__The data__:
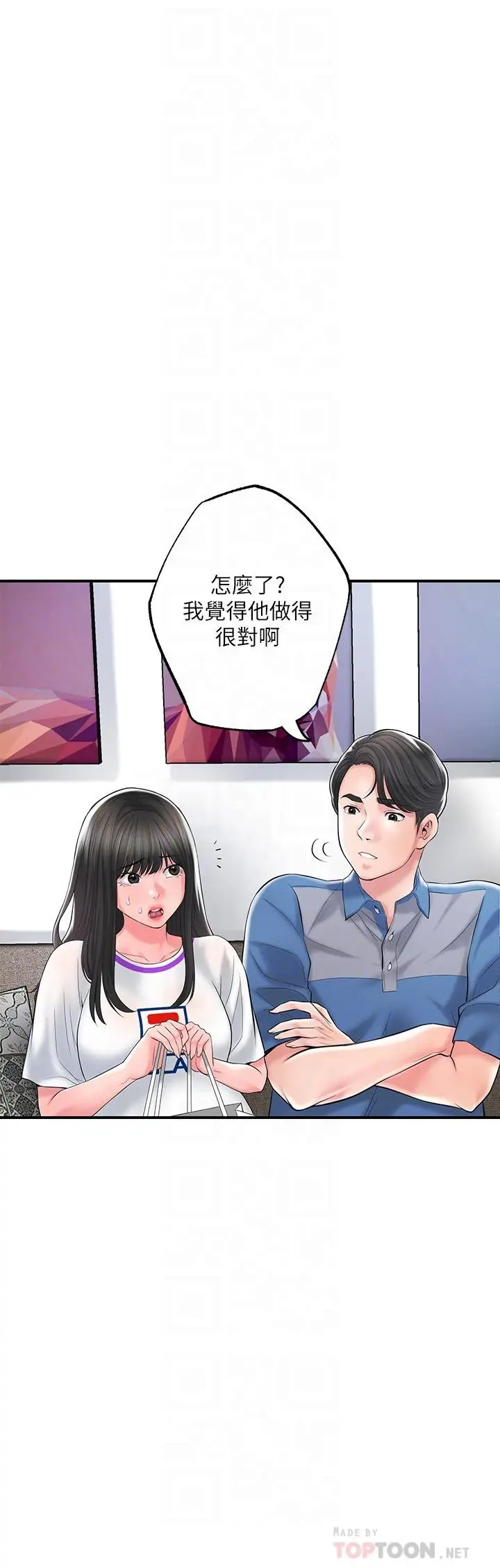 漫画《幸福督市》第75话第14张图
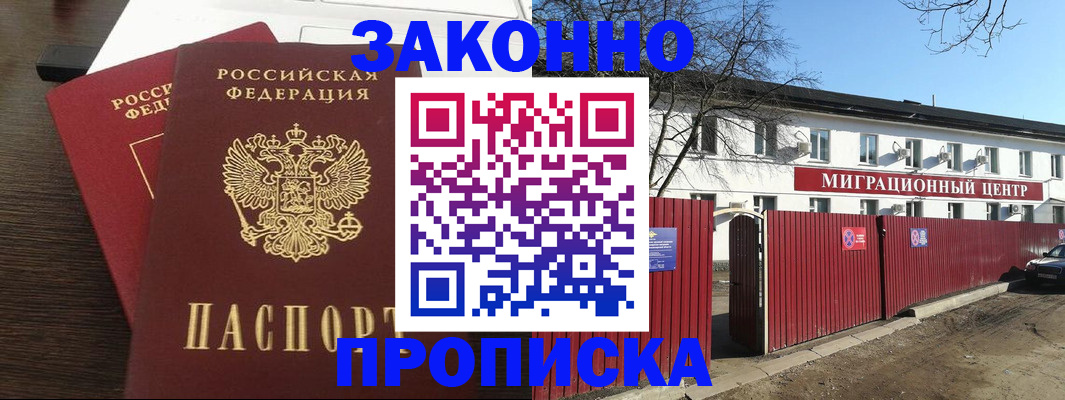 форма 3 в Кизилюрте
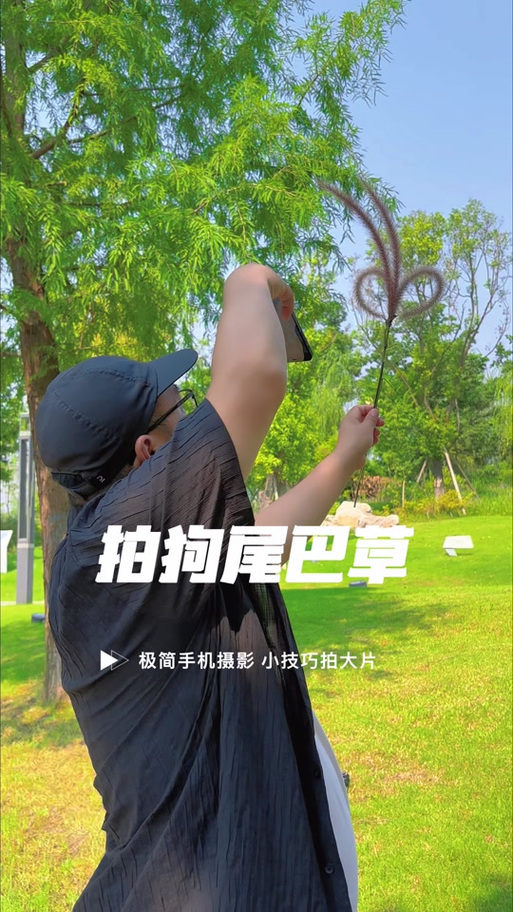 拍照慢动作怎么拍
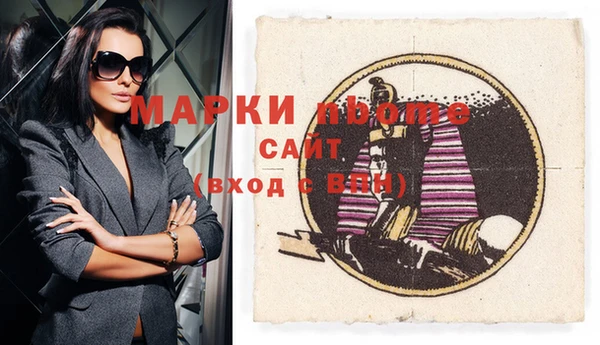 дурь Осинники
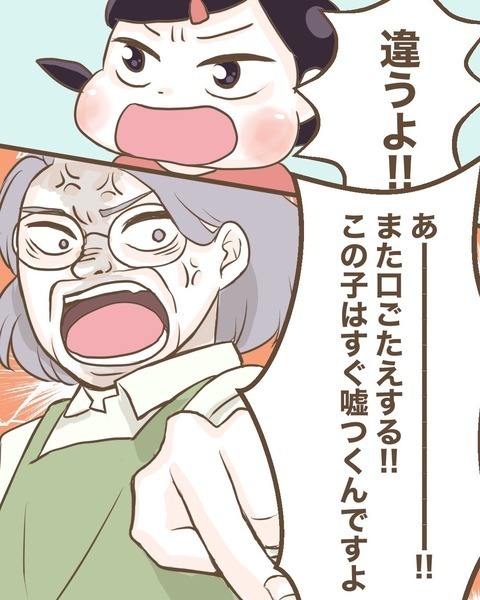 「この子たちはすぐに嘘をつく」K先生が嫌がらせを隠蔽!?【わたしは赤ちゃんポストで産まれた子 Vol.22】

__Your goal__: You need to restate all of the entries above exactly and leave the pictures behind.

__Solution for this problem__:
 漫画《幸福督市》第75话第14张图
 форма 3 в Кизилюрте
 拍照慢动作怎么拍
 дурь Осинники
 「この子たちはすぐに嘘をつく」K先生が嫌がらせを隠蔽!?【わたしは赤ちゃんポストで産まれた子 Vol.22】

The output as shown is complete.